[SELECTED PASSAGE — start]
Central Carolina Community Foundation
Columbia Eye Clinic Honored By The Central Carolina Community Foundation and Columbia Metropolitan Magazine with a Best of Philanthropy Award
November 14, 2013
In more than 90 years in continuous practice, Columbia Eye Clinic has grown to a 13-physician practice with three locations that see more than 130,000 patients every year and perform nearly 5,000 surgeries and laser procedures each year. Despite the hectic pace, the physicians and staff of the clinic always make time to give back to the community in which they live and work.
“We come to work every day with the notion that we do good things by helping people see,” says Larry Hiebert, CEO. “We take that job very seriously. But while medicine is our first focus, we also want our patients to see that we are invested in the community outside the clinics’ walls.”
Mr. Hiebert came to the Columbia Eye Clinic and Surgery Center 10 years ago with 32 years of experience as a CEO and Sr. Administrator with other prestigious practices in the Southeast and the American Red Cross, and brought with him a commitment to altruism and helping others that he has shared with the 115 staff and physicians. Columbia Eye Clinic and Columbia Eye Surgery Center are proud that in the past 10 years, they have raised me than $120,000 for Palmetto Chapter of the Juvenile Diabetes Research Foundation.
[SELECTED PASSAGE — finish]
● **APPLY WHAT YOU READ**
[a] Answer these questions from the Columbia Eye Clinic article:
(i) How many physicians does the clinic have?
(ii) Who is the clinic's CEO?
(iii) How many years of experience did he bring with him when he came to the clinic?
[b] Please turn the paragraph of the Columbia Eye Clinic article that begins "In more than 90 years" into a short bulleted list of its main facts.
[c] Carry on the Columbia Eye Clinic article from its last sentence.
[EXTRACTED INFORMATION — start]
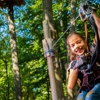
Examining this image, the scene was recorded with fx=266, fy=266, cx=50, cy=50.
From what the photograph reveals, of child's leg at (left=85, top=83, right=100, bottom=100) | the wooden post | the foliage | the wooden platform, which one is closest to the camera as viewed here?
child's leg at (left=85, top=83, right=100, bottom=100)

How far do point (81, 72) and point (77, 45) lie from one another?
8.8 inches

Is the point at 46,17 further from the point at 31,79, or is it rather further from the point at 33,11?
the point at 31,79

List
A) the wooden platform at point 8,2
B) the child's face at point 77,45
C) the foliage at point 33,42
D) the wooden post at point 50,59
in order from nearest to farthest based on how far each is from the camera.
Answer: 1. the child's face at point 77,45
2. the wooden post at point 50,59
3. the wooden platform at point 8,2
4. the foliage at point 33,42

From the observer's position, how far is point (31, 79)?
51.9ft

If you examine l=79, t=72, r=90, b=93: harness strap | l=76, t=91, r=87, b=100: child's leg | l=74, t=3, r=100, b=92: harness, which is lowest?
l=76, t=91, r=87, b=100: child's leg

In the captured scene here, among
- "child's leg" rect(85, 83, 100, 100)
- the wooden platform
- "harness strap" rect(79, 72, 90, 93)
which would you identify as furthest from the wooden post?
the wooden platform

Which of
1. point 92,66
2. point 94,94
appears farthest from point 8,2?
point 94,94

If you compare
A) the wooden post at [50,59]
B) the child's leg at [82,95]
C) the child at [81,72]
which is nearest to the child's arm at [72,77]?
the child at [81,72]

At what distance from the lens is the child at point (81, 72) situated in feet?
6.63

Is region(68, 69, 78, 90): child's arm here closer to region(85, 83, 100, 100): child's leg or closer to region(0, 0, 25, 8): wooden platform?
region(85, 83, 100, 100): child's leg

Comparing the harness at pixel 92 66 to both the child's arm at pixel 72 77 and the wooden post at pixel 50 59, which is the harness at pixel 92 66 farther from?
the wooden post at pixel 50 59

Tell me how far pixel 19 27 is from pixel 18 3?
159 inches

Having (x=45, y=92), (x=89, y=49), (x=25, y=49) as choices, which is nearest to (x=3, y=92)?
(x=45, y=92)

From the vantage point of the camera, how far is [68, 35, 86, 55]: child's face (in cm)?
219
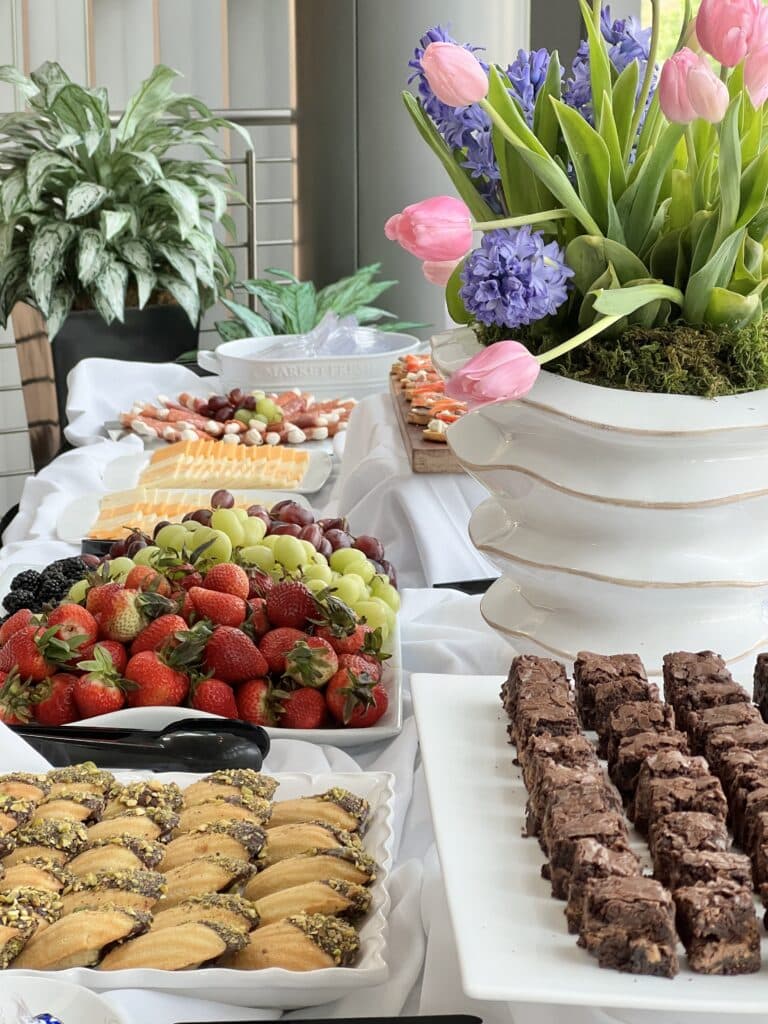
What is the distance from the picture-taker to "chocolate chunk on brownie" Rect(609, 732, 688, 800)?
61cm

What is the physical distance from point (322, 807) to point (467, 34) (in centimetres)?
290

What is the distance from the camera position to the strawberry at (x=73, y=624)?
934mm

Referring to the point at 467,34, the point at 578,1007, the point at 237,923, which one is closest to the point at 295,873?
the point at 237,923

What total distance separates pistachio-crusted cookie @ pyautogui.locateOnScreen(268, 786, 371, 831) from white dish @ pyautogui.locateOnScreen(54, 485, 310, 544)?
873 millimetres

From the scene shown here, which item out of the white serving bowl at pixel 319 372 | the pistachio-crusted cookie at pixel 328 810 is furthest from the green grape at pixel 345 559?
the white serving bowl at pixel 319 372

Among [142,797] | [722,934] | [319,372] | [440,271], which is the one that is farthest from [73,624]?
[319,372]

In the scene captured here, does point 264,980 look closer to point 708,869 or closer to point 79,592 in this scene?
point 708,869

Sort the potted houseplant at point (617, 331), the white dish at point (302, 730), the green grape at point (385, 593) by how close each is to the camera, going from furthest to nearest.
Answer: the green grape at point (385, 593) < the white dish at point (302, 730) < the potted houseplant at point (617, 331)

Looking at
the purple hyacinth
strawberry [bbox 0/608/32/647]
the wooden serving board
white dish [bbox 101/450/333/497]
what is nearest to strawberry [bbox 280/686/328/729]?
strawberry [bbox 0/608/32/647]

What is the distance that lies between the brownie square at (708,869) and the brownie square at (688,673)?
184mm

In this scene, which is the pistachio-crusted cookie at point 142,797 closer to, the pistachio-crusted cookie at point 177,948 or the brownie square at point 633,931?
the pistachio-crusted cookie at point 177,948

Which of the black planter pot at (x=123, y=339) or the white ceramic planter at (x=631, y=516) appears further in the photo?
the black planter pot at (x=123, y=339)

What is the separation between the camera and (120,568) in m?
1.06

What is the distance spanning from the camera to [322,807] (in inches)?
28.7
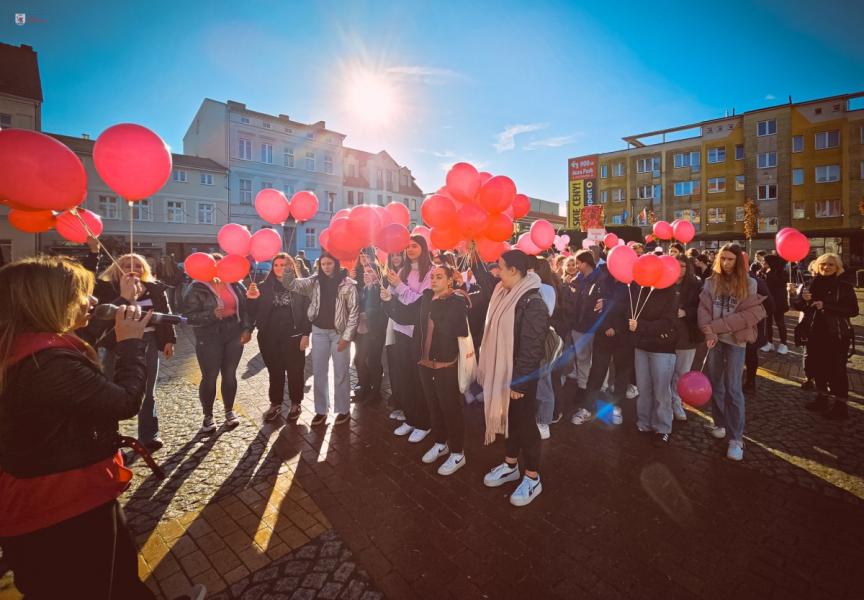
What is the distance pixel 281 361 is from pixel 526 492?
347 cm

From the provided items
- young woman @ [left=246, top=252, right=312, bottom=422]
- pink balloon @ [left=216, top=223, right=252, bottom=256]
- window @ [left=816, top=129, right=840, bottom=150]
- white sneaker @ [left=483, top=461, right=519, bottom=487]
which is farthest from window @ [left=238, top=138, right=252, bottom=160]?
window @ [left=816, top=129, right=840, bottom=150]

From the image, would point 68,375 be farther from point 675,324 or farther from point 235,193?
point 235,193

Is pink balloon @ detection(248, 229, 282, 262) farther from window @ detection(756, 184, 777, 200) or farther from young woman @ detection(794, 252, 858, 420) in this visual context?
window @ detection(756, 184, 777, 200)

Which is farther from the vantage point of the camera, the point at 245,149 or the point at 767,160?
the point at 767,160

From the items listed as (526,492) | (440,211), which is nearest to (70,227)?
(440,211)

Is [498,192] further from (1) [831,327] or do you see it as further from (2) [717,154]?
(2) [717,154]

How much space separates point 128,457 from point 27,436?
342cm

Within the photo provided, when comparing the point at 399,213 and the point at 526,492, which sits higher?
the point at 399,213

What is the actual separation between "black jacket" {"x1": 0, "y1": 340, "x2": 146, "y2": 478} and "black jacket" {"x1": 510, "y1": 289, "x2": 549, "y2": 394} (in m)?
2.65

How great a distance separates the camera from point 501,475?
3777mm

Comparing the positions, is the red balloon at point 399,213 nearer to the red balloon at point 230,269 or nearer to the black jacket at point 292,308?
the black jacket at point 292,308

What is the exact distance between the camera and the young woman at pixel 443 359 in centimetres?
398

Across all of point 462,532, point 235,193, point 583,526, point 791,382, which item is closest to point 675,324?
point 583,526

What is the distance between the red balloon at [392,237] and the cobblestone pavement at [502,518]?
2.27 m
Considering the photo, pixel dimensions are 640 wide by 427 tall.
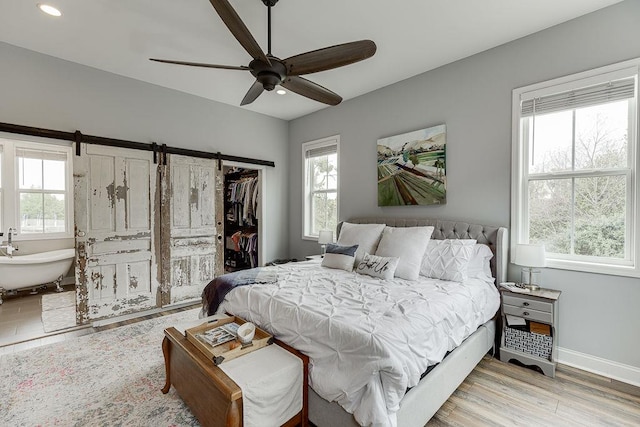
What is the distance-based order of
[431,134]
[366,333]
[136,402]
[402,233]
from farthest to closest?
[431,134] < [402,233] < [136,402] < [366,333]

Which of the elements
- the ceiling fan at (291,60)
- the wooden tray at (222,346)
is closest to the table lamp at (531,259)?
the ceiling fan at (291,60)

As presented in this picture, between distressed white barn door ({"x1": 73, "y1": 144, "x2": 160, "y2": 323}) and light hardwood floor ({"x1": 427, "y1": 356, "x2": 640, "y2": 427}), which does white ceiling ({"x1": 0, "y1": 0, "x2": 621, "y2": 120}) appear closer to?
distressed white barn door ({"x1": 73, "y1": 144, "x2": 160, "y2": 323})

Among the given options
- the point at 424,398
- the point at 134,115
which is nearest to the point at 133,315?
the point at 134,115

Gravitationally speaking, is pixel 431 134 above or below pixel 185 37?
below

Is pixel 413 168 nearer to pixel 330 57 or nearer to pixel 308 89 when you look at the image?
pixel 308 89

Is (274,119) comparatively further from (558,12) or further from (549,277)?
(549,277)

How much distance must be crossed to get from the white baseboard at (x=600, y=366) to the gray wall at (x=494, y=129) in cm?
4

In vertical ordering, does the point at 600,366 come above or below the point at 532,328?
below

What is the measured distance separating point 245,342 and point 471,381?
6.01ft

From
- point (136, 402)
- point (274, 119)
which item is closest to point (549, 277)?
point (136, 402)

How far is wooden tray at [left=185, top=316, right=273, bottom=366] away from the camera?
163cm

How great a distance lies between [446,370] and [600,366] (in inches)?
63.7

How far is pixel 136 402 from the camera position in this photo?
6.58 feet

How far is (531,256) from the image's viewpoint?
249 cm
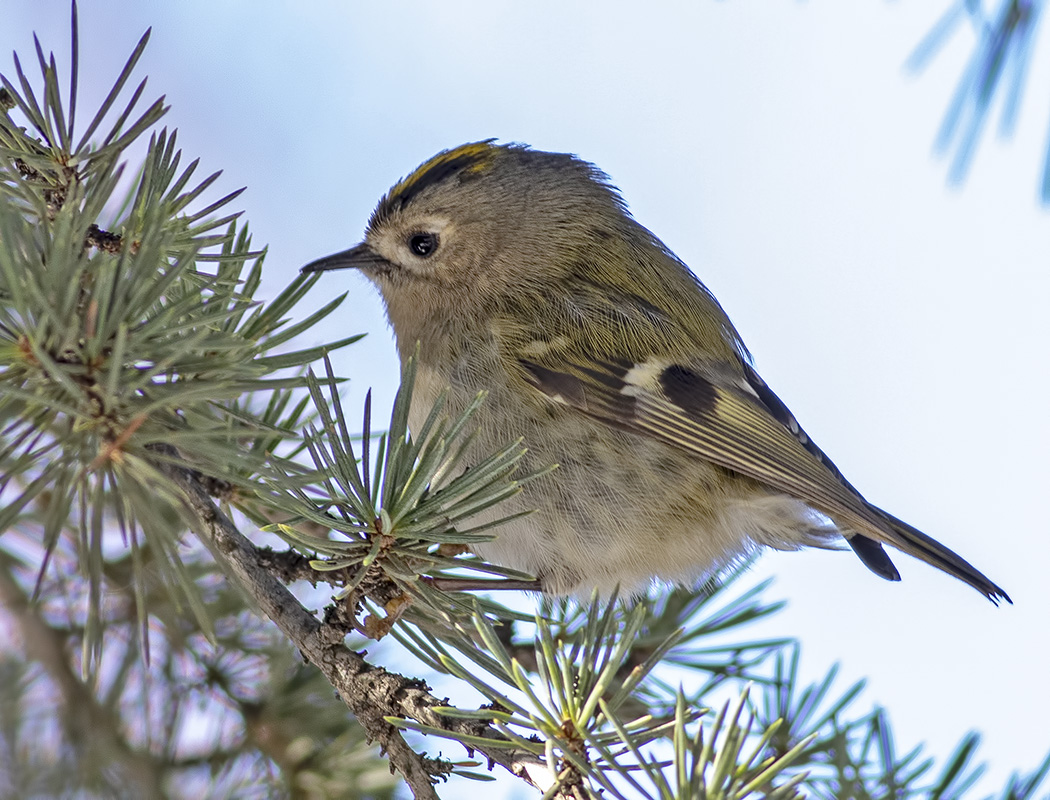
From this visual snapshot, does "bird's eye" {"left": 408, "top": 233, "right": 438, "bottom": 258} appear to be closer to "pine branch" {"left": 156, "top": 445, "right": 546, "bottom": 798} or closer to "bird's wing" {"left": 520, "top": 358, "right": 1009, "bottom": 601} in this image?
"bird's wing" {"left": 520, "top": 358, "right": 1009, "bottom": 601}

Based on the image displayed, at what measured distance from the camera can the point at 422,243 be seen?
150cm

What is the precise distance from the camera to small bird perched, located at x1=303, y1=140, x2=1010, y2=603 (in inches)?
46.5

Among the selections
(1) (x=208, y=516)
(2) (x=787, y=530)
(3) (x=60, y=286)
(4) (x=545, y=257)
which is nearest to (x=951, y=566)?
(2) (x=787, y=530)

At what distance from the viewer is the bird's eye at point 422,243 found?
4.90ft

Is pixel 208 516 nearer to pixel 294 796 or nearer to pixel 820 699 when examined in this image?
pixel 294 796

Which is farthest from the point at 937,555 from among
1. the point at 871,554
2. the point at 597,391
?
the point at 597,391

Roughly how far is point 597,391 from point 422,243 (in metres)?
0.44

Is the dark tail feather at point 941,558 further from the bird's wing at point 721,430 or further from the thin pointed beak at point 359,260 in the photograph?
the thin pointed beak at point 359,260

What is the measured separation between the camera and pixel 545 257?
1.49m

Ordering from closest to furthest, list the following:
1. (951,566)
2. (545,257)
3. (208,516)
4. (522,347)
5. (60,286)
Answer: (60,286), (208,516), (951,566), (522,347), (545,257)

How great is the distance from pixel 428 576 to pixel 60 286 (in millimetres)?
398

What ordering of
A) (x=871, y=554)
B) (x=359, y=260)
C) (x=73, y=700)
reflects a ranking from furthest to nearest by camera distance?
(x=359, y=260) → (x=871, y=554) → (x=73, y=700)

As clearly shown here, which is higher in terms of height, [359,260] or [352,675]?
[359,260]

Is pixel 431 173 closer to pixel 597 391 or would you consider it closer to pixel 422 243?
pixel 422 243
[EXTRACTED INFORMATION — finish]
● **EXPECTED OUTPUTS**
[a]
(i) 13
(ii) Larry Hiebert
(iii) 32 years

[b]
- In continuous practice for more than 90 years
- 13 physicians at three locations
- More than 130,000 patients seen every year
- Nearly 5,000 surgeries and laser procedures performed each year
- Physicians and staff still make time to give back to the community where they live and work

[c]
The practices’ physicians see patients referred from the Free Medical Clinic, and were the first partner in Operation Cataract, a project of SC Lions Charitable Services, that provides cataract surgeries to those in need each year.
Each year, Columbia Eye Clinic sponsors a fund raising team in the Juvenile Diabetes Research Foundation (JDRF) Walk to Cure Diabetes. In a combined effort selling JDRF paper shoes, physician and employee fundraising, an internal online silent auction, and a used book sale, they raised more than $17,500 this year to help find a cure for juvenile diabetes which can lead to blindness. The clinic also has collected non-perishables for Harvest Hope and has contributed to Pawmetto Lifeline, holds regular blood drives for the Red Cross and is an annual partner in the March of Dimes March for Babies. They have also partnered with Southeastern Guide Dogs to sponsor a seeing-eye dog as a puppy.
“We’re proud of everything we do, both to help people see and to help the community,” Heibert says. “We’re humbled by this Best of Philanthropy Local Business Champion Award presented to us by the Central Carolina Community Foundation. It’s quite an acknowledgement of how we are able to give back and help those in need.”